Wednesday, November 30, 2011

A Dangerous Precedent

This recent vote in the Senate really shocked me. The bill that was passed would allow the military to indefinitely detain any American citizen they suspect of terrorism without due process of law. That means no reading of rights, no trial, no lawyer, nothing. And you can be detained for life.

As Benjamin Franklin noted, "Those who would sacrifice liberty for security deserve neither." If we give up the basic human rights guaranteed under our Constitution, there is no way to get them back, at least not easily. And even if you have strict limits on the criteria by which an American citizen can be detained against their rights, then you have to acknowledge that those limits will likely change over time, or the groups like the FBI will find ways to abuse these powers. Look at what happened with the most recent individual that was arrested in New York City after he was found to be making pipe bombs to use against US officials. It was found that the FBI actually encouraged the individual to make these things, provided him with tools and guides on what to do, and essentially drove him to the point where he could be arrested and charged.

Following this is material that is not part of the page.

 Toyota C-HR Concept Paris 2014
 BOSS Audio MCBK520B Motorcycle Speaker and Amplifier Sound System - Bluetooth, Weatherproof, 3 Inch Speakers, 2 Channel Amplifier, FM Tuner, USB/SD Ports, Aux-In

Now, consider what would happen if the FBI were allowed to detain anyone they suspected of terrorism without due process of law? They have already shown that they are willing to create their own targets to prove progress.

And the arguments made by those who support this bill are not very good at all. They say that terrorism is alive in America? Well, maybe so, but having people picked up by the government and detained for life is not how you route it out. It's too easy for that power to be abused; it almost begs to be when you think about it. It's like giving the government carte blanche to move against anyone who speaks out against their policies, including their policy of illegaly detaining citizens.

While this may not turn out to be the case, I can't support a bill that directly violates our rights as citizens, no matter how much it's supposed to help. If our intelligence and defense communities need this much power over us to do their job, they're not the best people for the job they have.